§ What to work on
Among the entries below, which lines run from the line with "jeep-trial-motorshow_s_09.jpg" through the line with "Snowboard Jacket RARE Bodyglove XXL"? Retype those, both ends included, exactly and without pictures.

§ Provided material
* * *

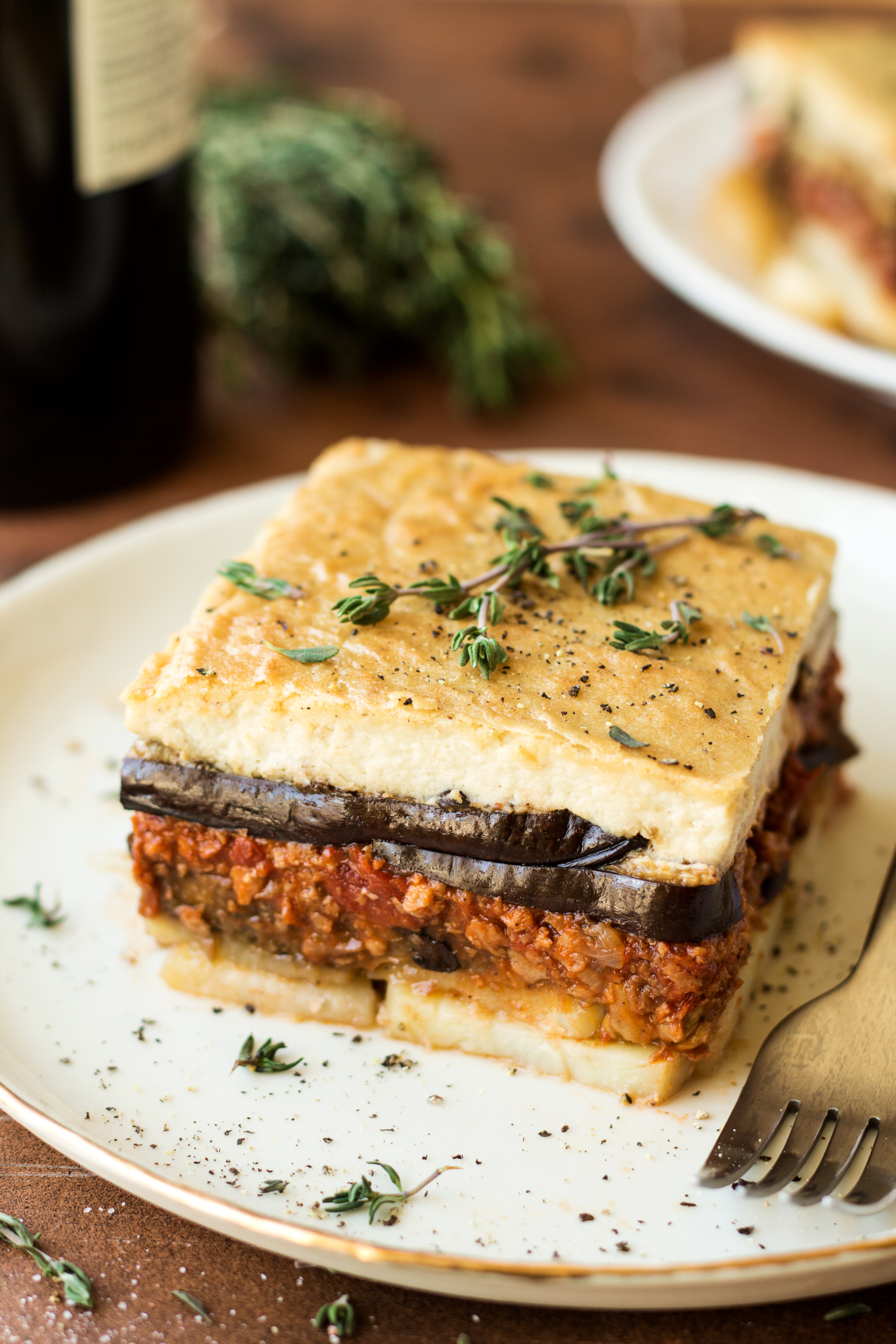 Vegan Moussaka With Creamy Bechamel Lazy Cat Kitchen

* * *

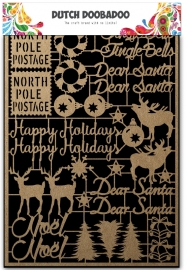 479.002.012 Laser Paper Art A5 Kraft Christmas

* * *

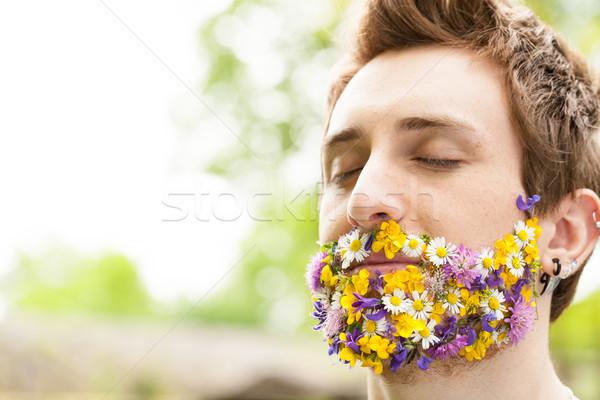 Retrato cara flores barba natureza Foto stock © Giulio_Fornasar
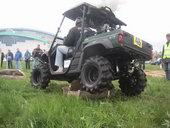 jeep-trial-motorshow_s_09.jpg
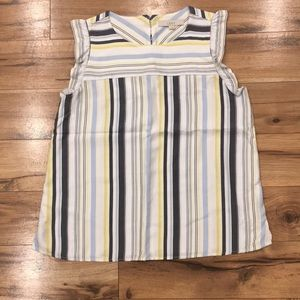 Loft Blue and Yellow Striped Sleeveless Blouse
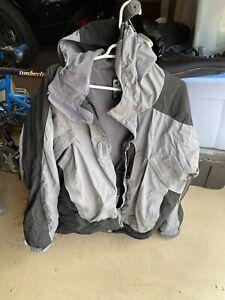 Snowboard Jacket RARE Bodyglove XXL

* * *

§ Written response
 jeep-trial-motorshow_s_09.jpg
 Loft Blue and Yellow Striped Sleeveless Blouse
 Snowboard Jacket RARE Bodyglove XXL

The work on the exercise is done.